#### PASSAGE
━━━━━━

About This Issue

One of the articles in Living Business (IC#11)
Originally published in Autumn 1985 on page 1
Copyright (c)1985, 1997 by Context Institute

BUSINESS, in today’s world, is ripe with paradoxes and bulging with surprises. On the one hand, it is largely unsustainable, responsible for much of the environmental degradation going on around the planet, and all too often far from humane. Yet at the same time, developing within the business world are some of the most promising approaches for building a humane and sustainable culture.

The first key to untangling these paradoxes and seeming contradictions lies in understanding that "business" – people producing more than their personal needs of some item or service to exchange for other items produced by other people – is, like "the family," a very old and transcultural human activity. Businesses existed long before the industrial era, even before cities, and they are likely to exist long after such ideas as "capitalism" and "socialism" have been relegated to the history books. Much of what is "wrong" with business activities today is not inherent in business itself, but reflects the underlying culture of which current business is a part.

━━━━━━

#### INFORMATION GIVEN
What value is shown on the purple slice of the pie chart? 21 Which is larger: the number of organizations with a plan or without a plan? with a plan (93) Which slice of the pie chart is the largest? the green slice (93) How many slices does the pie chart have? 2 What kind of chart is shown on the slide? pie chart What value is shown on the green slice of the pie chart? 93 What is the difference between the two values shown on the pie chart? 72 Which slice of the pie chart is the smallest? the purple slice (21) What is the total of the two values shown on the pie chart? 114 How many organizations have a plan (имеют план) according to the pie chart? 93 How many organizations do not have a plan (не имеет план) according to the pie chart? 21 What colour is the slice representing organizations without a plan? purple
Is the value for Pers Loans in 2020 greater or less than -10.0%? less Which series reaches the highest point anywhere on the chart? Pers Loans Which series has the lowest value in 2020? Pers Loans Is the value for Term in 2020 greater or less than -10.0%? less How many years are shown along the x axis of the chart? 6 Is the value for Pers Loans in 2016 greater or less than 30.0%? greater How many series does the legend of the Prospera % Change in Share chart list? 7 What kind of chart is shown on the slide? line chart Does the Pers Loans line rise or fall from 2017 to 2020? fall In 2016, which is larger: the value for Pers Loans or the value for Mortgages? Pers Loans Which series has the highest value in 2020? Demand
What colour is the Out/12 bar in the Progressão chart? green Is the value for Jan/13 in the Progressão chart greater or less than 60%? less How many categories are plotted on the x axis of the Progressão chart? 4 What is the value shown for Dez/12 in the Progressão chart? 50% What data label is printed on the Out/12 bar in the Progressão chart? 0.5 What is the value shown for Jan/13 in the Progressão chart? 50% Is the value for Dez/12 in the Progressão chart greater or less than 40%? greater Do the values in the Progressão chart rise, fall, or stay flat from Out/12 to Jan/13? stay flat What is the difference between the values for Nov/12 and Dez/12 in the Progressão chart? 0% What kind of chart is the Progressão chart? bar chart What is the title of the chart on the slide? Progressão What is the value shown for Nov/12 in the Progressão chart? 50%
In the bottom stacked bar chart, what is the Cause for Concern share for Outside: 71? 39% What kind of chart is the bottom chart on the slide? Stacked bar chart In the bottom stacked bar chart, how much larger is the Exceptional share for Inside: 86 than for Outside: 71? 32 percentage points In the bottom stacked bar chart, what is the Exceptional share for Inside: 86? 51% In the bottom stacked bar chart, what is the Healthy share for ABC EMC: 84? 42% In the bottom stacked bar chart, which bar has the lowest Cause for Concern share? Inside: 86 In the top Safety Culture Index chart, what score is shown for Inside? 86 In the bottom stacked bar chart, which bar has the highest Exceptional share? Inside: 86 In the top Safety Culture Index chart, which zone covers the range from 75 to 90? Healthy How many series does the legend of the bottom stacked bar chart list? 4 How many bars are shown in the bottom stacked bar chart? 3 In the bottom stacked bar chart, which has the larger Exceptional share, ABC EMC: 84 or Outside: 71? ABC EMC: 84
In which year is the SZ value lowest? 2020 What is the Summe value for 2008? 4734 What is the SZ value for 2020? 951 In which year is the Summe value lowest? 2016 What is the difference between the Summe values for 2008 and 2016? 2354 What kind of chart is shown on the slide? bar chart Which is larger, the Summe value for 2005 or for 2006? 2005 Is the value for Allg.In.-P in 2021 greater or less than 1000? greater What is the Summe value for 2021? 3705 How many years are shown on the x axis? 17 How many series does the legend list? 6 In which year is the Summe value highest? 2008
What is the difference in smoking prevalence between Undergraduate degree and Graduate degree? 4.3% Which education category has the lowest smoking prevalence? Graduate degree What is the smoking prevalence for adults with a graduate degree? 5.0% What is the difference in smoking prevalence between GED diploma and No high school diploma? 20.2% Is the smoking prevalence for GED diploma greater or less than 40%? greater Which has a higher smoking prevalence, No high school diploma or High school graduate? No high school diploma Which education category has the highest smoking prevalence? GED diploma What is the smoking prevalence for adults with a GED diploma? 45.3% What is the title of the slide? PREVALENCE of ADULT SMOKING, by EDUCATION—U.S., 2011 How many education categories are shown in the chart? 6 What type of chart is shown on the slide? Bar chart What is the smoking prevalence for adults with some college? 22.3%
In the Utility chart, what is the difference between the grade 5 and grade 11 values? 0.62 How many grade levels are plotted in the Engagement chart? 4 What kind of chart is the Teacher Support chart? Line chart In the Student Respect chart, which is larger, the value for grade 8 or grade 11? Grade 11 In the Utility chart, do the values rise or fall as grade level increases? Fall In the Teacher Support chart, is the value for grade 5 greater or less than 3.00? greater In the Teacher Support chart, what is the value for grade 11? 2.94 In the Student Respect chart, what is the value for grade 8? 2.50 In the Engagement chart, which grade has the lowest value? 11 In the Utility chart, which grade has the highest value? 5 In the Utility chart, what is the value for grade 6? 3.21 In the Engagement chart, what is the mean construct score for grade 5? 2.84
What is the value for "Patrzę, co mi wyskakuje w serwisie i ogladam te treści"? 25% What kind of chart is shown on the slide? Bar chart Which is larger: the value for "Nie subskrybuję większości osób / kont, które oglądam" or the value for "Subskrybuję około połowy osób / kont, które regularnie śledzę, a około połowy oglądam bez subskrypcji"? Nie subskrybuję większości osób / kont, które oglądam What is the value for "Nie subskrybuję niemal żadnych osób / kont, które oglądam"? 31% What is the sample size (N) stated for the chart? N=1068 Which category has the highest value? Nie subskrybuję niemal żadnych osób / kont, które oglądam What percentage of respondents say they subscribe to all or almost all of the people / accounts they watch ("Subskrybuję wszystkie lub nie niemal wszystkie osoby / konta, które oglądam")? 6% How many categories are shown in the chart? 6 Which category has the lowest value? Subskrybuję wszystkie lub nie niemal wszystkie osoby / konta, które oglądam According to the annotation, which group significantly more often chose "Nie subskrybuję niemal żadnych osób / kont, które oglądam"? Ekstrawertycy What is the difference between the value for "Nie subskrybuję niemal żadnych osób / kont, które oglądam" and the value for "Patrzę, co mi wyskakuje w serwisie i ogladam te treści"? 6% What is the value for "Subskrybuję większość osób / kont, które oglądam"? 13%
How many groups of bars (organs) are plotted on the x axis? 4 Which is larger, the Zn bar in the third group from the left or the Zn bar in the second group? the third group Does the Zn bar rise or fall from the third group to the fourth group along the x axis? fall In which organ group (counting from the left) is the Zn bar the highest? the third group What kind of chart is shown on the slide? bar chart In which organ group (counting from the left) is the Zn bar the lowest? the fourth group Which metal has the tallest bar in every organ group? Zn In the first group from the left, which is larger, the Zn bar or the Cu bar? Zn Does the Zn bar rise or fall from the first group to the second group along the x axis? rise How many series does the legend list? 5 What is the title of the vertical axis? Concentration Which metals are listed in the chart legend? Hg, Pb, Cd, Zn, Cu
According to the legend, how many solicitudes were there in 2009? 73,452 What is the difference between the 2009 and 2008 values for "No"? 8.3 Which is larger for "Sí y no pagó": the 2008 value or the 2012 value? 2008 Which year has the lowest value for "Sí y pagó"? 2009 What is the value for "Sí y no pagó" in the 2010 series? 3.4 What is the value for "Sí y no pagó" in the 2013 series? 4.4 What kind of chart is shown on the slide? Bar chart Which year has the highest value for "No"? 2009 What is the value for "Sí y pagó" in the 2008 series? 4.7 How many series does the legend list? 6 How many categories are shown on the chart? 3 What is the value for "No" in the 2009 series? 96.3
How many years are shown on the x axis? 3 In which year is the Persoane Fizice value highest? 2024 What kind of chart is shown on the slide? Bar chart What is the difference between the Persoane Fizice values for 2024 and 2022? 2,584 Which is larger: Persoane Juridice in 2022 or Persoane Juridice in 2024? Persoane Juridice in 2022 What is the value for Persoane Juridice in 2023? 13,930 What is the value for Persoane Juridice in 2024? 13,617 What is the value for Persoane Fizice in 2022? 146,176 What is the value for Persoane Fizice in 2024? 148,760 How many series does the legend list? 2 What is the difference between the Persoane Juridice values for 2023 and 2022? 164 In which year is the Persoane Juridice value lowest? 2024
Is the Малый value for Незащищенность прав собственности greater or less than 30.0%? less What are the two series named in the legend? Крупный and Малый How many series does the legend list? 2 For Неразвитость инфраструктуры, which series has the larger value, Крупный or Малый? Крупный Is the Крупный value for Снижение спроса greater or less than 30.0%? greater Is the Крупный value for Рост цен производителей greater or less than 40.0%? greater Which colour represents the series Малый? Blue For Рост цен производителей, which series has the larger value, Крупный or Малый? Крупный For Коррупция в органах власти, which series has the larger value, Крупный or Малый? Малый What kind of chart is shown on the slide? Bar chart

━━━━━━

#### ASSIGNED TASK
Write out, word for word, the part of the text about business that starts with "The first key" and goes on through "business is a part.".

#### YOUR RESPONSE
The first key to untangling these paradoxes and seeming contradictions lies in understanding that "business" – people producing more than their personal needs of some item or service to exchange for other items produced by other people – is, like "the family," a very old and transcultural human activity. Businesses existed long before the industrial era, even before cities, and they are likely to exist long after such ideas as "capitalism" and "socialism" have been relegated to the history books. Much of what is "wrong" with business activities today is not inherent in business itself, but reflects the underlying culture of which current business is a part.